▶ **Problem to work on**
Repeat each entry below exactly, omitting any picture it holds.

▶ **Dataset**
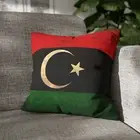 CUSHION COVER PILLOW CASE|LIBYA COUNTRY FLAG 88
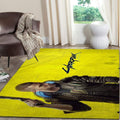 Cyberpunk 2077 Futuristischer Spielbereich Fn140108 Teppich, Teppiche - Outdoor Teppich, Teppich Wohnzimmer, Küchenteppich, Kinderzimmer, Modern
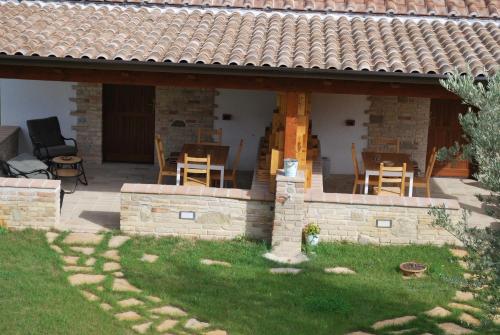 Budova, kde se bed and breakfast nachází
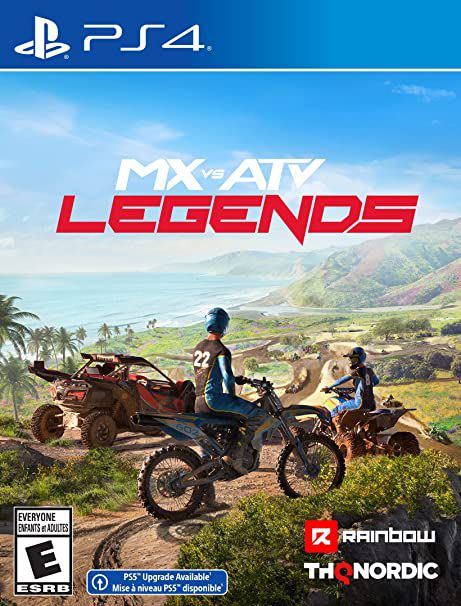 MX vs ATV Legends PS4 midia digital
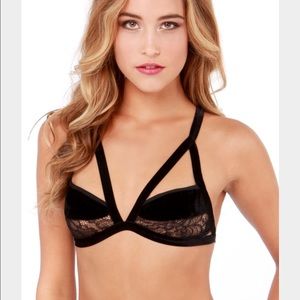 For love and lemons bondage bra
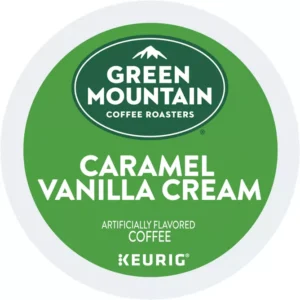 Caramel Vanilla Cream Coffee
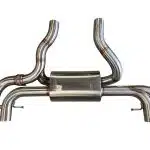 Valved Axle-Back Exhaust for G20 BMW M340i and G22 / G23 / G26 M440i by Active Autowerke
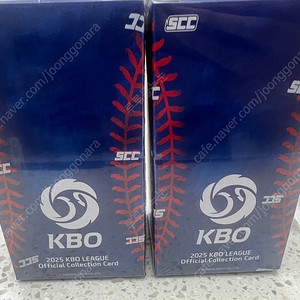 kbo 포토카드 미개봉 상자 판매합니다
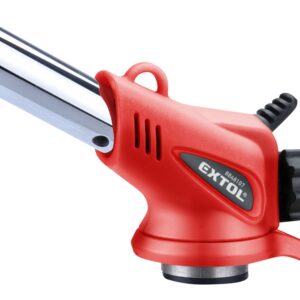 hořák MINI s piezo zapalovačem a předehřevem plynu na kartuše s EU závitem 7/16"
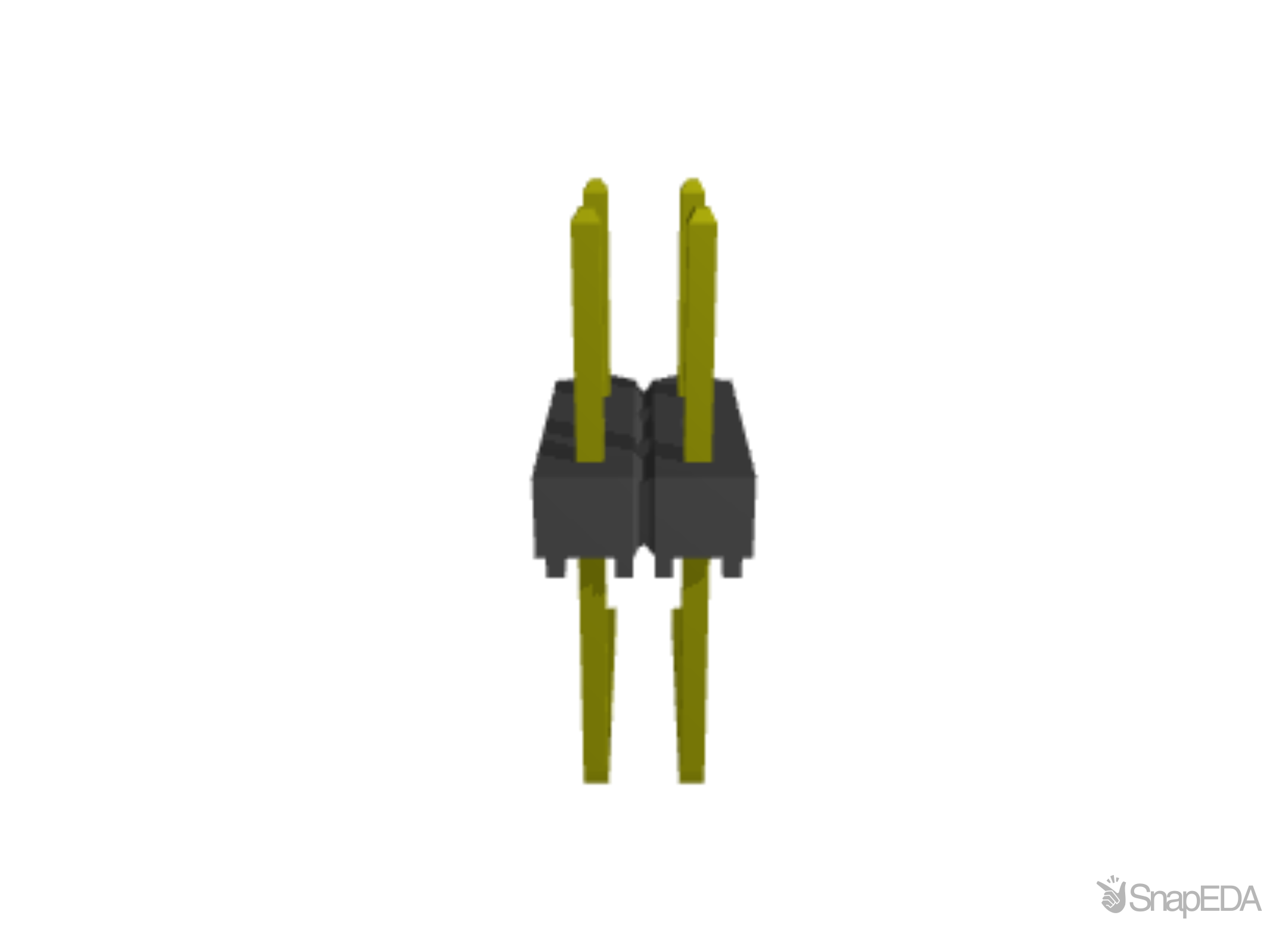 TSW-102-08-F-Q-RA 3D Model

▶ **Response to the exercise**
 CUSHION COVER PILLOW CASE|LIBYA COUNTRY FLAG 88
 Cyberpunk 2077 Futuristischer Spielbereich Fn140108 Teppich, Teppiche - Outdoor Teppich, Teppich Wohnzimmer, Küchenteppich, Kinderzimmer, Modern
 Budova, kde se bed and breakfast nachází
 MX vs ATV Legends PS4 midia digital
 For love and lemons bondage bra
 Caramel Vanilla Cream Coffee
 Valved Axle-Back Exhaust for G20 BMW M340i and G22 / G23 / G26 M440i by Active Autowerke
 kbo 포토카드 미개봉 상자 판매합니다
 hořák MINI s piezo zapalovačem a předehřevem plynu na kartuše s EU závitem 7/16"
 TSW-102-08-F-Q-RA 3D Model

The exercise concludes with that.